Their private box was home to ten seats. A friend of the Ambassador’s, older than Ercun and his woman by a few decades, arrived to join the party. But apart from that, no changes. They sat, Calay keeping a hand to his hip. He tried not to be dazzled by the massive chandelier overhead, nor the drape of the massive curtains, nor the array of instruments on display down in the pit. 

Remember the last time you let yourself get all entangled in culture, he thought. Lady Rovelenne and her dog shows. Lord Viernon and intellectual pursuits. All this fancy shit was just another card the landholders of the world kept up their sleeve, a play they could make to entice naive idiots into doing their bidding.

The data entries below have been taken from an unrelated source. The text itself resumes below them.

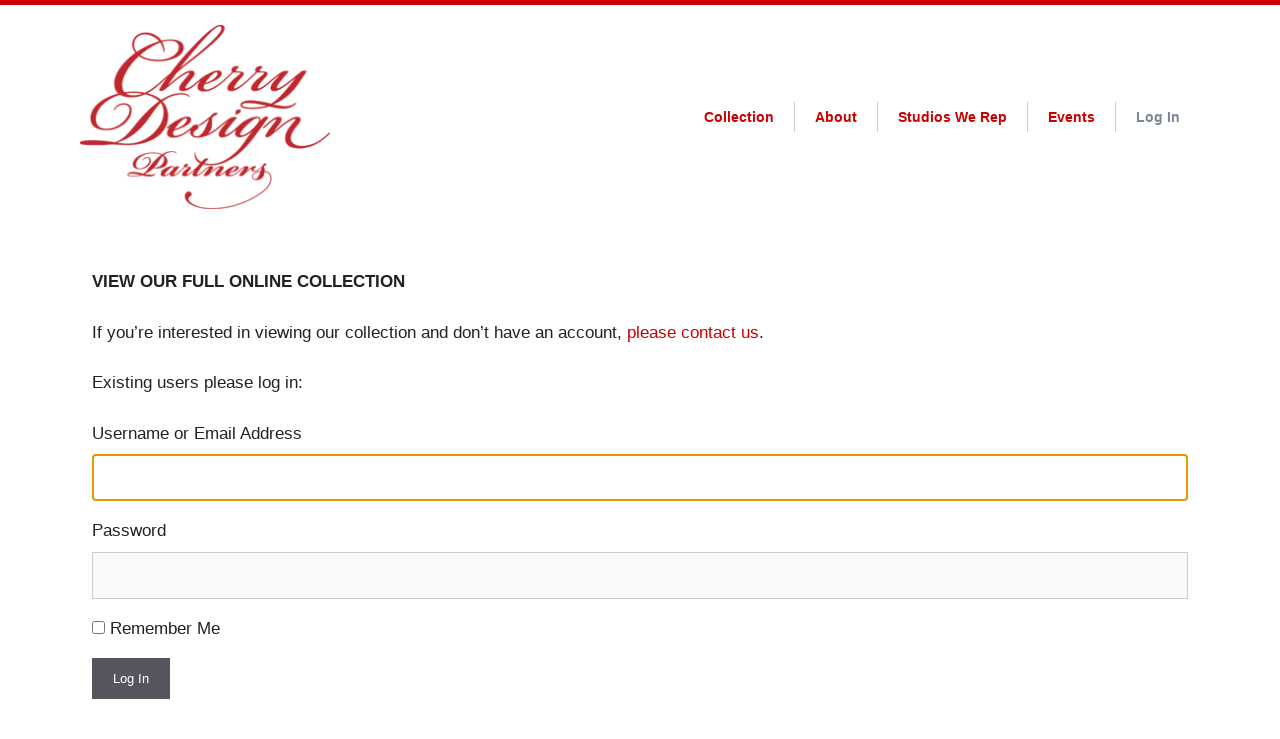

--- FILE ---
content_type: text/css
request_url: https://cherrydesignpartners.com/wp-content/themes/cherrydesignpartners_child/style.css?ver=1616428535
body_size: -87
content:
/*
 Theme Name:   cherrydesignpartners Child
 Theme URI:   
 Description:   GeneratePress child theme
 Author:      
 Author URI:   
 Template:     generatepress
 Version:      0.1
*/


He’d been that idiot once. Never again.

He idly observed the crowd, staring at the backs of many dark-haired and hat-wearing heads. The music began. Sal Ercun talked over it, the little punk. Calay paid no mind to his conversation or really anything about the boy. If any threat materialized, his quickened reflexes and superior instincts would give him an edge over almost any would-be assassin. And with Torcha and Gaz on his side? Ercun was the best-protected brat in the city.

The music, though. It was… pretty good. It tickled and wormed its way into Calay’s chest with all its rises and falls, its high-flying notes and raucous crescendos. He hated to admit it, but the symphony was damned impressive. And it was a thing that hadn’t been directly poisoned by his time with House Talvace, so the concertos (or were they symphonies? Or… movements? He wasn’t up on the terminology) conjured no bad memories.

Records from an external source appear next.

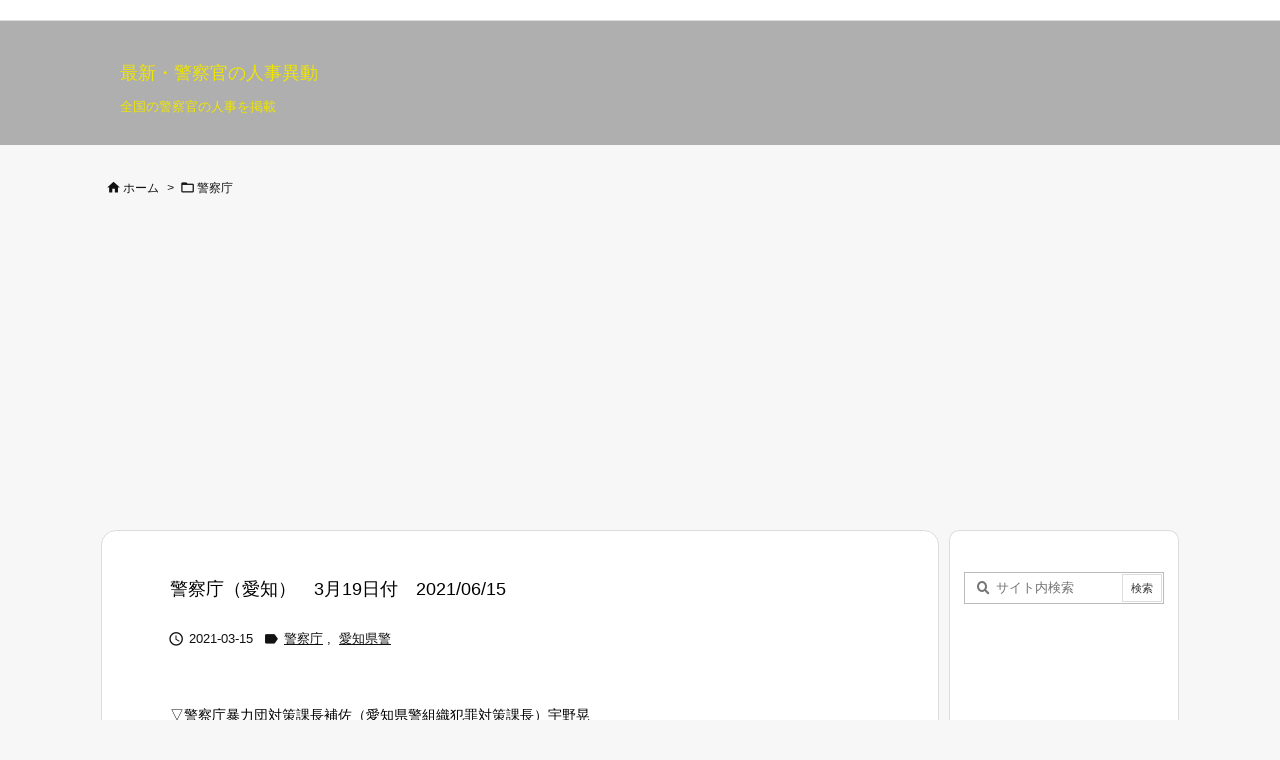

--- FILE ---
content_type: text/html; charset=utf-8
request_url: https://www.google.com/recaptcha/api2/aframe
body_size: 267
content:
<!DOCTYPE HTML><html><head><meta http-equiv="content-type" content="text/html; charset=UTF-8"></head><body><script nonce="x-4RnSGiP8wS7-RBhslUgg">/** Anti-fraud and anti-abuse applications only. See google.com/recaptcha */ try{var clients={'sodar':'https://pagead2.googlesyndication.com/pagead/sodar?'};window.addEventListener("message",function(a){try{if(a.source===window.parent){var b=JSON.parse(a.data);var c=clients[b['id']];if(c){var d=document.createElement('img');d.src=c+b['params']+'&rc='+(localStorage.getItem("rc::a")?sessionStorage.getItem("rc::b"):"");window.document.body.appendChild(d);sessionStorage.setItem("rc::e",parseInt(sessionStorage.getItem("rc::e")||0)+1);localStorage.setItem("rc::h",'1768752852506');}}}catch(b){}});window.parent.postMessage("_grecaptcha_ready", "*");}catch(b){}</script></body></html>

--- FILE ---
content_type: application/javascript; charset=utf-8
request_url: https://fundingchoicesmessages.google.com/f/AGSKWxUavdmr7NDMxhOCezrLRaePB7NHv8t07qnpQDEL7kCd2fjk8APRRBkfRtk5r1qkWtiZZjwsBDn7jgb53tlxv-aheRm2pdW7_Odpelv8oMPpnXoHNKLh6-rrw1uyh7Ul6us9p46FlA==?fccs=W251bGwsbnVsbCxudWxsLG51bGwsbnVsbCxudWxsLFsxNzY4NzUyODU0LDc3MjAwMDAwMF0sbnVsbCxudWxsLG51bGwsW251bGwsWzcsMTksNiwxOCwxM10sbnVsbCxudWxsLG51bGwsbnVsbCxudWxsLG51bGwsbnVsbCxudWxsLG51bGwsMV0sImh0dHBzOi8vcG9saWNlLWppbmppLmNvbS9ucGEvMTI0OS5odG1sIixudWxsLFtbOCwiTTlsa3pVYVpEc2ciXSxbOSwiZW4tVVMiXSxbMTksIjIiXSxbMTcsIlswXSJdLFsyNCwiIl0sWzI5LCJmYWxzZSJdLFsyMSwiW1tbWzUsMSxbMF1dLFsxNzY4NzUyODUxLDQzMzU0ODAwMF0sWzEyMDk2MDBdXV1dIl1dXQ
body_size: 174
content:
if (typeof __googlefc.fcKernelManager.run === 'function') {"use strict";this.default_ContributorServingResponseClientJs=this.default_ContributorServingResponseClientJs||{};(function(_){var window=this;
try{
var np=function(a){this.A=_.t(a)};_.u(np,_.J);var op=function(a){this.A=_.t(a)};_.u(op,_.J);op.prototype.getWhitelistStatus=function(){return _.F(this,2)};var pp=function(a){this.A=_.t(a)};_.u(pp,_.J);var qp=_.Zc(pp),rp=function(a,b,c){this.B=a;this.j=_.A(b,np,1);this.l=_.A(b,_.Nk,3);this.F=_.A(b,op,4);a=this.B.location.hostname;this.D=_.Dg(this.j,2)&&_.O(this.j,2)!==""?_.O(this.j,2):a;a=new _.Og(_.Ok(this.l));this.C=new _.bh(_.q.document,this.D,a);this.console=null;this.o=new _.jp(this.B,c,a)};
rp.prototype.run=function(){if(_.O(this.j,3)){var a=this.C,b=_.O(this.j,3),c=_.dh(a),d=new _.Ug;b=_.fg(d,1,b);c=_.C(c,1,b);_.hh(a,c)}else _.eh(this.C,"FCNEC");_.lp(this.o,_.A(this.l,_.Ae,1),this.l.getDefaultConsentRevocationText(),this.l.getDefaultConsentRevocationCloseText(),this.l.getDefaultConsentRevocationAttestationText(),this.D);_.mp(this.o,_.F(this.F,1),this.F.getWhitelistStatus());var e;a=(e=this.B.googlefc)==null?void 0:e.__executeManualDeployment;a!==void 0&&typeof a==="function"&&_.Qo(this.o.G,
"manualDeploymentApi")};var sp=function(){};sp.prototype.run=function(a,b,c){var d;return _.v(function(e){d=qp(b);(new rp(a,d,c)).run();return e.return({})})};_.Rk(7,new sp);
}catch(e){_._DumpException(e)}
}).call(this,this.default_ContributorServingResponseClientJs);
// Google Inc.

//# sourceURL=/_/mss/boq-content-ads-contributor/_/js/k=boq-content-ads-contributor.ContributorServingResponseClientJs.en_US.M9lkzUaZDsg.es5.O/d=1/exm=ad_blocking_detection_executable,kernel_loader,loader_js_executable,monetization_cookie_state_migration_initialization_executable,optimization_state_updater_executable,web_monetization_wall_executable/ed=1/rs=AJlcJMzanTQvnnVdXXtZinnKRQ21NfsPog/m=cookie_refresh_executable
__googlefc.fcKernelManager.run('\x5b\x5b\x5b7,\x22\x5b\x5bnull,\\\x22police-jinji.com\\\x22,\\\x22AKsRol9b4ROsJFxoYnjl3YLmhzoS_o00j5fW6CHT1glTx4eiOa8T5UVRZgOqpTDVDAChnWXwxjdvXAUAIUmeAyda5l8ECQFPojEil6Z4DanHd3x9DrMOtKoLk3dX3ad_FMI7ZZGf4b33r3Gy6yWs-FOnKat8MD84KA\\\\u003d\\\\u003d\\\x22\x5d,null,\x5b\x5bnull,null,null,\\\x22https:\/\/fundingchoicesmessages.google.com\/f\/AGSKWxUTDA59Cfwlo9PyKUmNnTlW8MEFGd_w_lvLxJhT6OyJKteMO2kfD3lNovbCZ_TJRDHHSepmjWmLxTDn8m8zh1cif_xFPVL0IFfo61cn7BepNEZaRSUuywDLZvrT04VSYWnJ3gHXmQ\\\\u003d\\\\u003d\\\x22\x5d,null,null,\x5bnull,null,null,\\\x22https:\/\/fundingchoicesmessages.google.com\/el\/AGSKWxXs5IVqYhIMv2d3XzEKI5wKR7r_yn34T9o98Uzn_GQo_w8jY9q85N1WSu1KgjsvgntYGso8UfKHyfIJiQyObhvy5s7mYW5N403Hiz_LfaeMJJDLFAlA7_kjMpuKkb8jHftXmUSyVg\\\\u003d\\\\u003d\\\x22\x5d,null,\x5bnull,\x5b7,19,6,18,13\x5d,null,null,null,null,null,null,null,null,null,1\x5d\x5d,\x5b3,1\x5d\x5d\x22\x5d\x5d,\x5bnull,null,null,\x22https:\/\/fundingchoicesmessages.google.com\/f\/AGSKWxWKx2jdQH-DO3ZgYmhw28Uj2TpFujB-OPXYSAsTLK_y0ehzOI4_siesz7_gfqra231DmMj3r6hyCYiJEhFb_RDJ7coE0bwupbc-YvDKjBJnQTTehU6qjRXWgC-VPqUmWshKks5H5Q\\u003d\\u003d\x22\x5d\x5d');}

--- FILE ---
content_type: application/javascript; charset=utf-8
request_url: https://fundingchoicesmessages.google.com/f/AGSKWxWwQ4Gya1bESdGocANF4ua2OLlTtxJEOr0FVWW76rqsqv45EG3i1ANDwOWXBsrJuwLq_BP9dsoDUlwgbOG9Xy2_YsolQwuB6JbEwDp1POAWDgi-R_w5oep3qQavxh4c4-jAjBplBeGOVLsSp4-_3WvwHomqpSWERrBQra6PKBqGrgGcIbYFEsMAx2Da/_-footerads-/ad_floater./js.ng/site=/right-ad-_openx/
body_size: -1291
content:
window['b841fa04-473b-4c39-8686-251aa608ba85'] = true;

Sitting there in his fine-spun wool suit, a patterned green scarf around his neck for local flavor, he let himself be a man enjoying the symphony. And the ceiling didn’t cave in. And assassins didn’t leap from the dark and shiv him. And when he glanced over toward the door, Gaz was leaning against it with his eyes closed, foot tapping along with the music.

It was only in the street afterward that all three hells broke loose.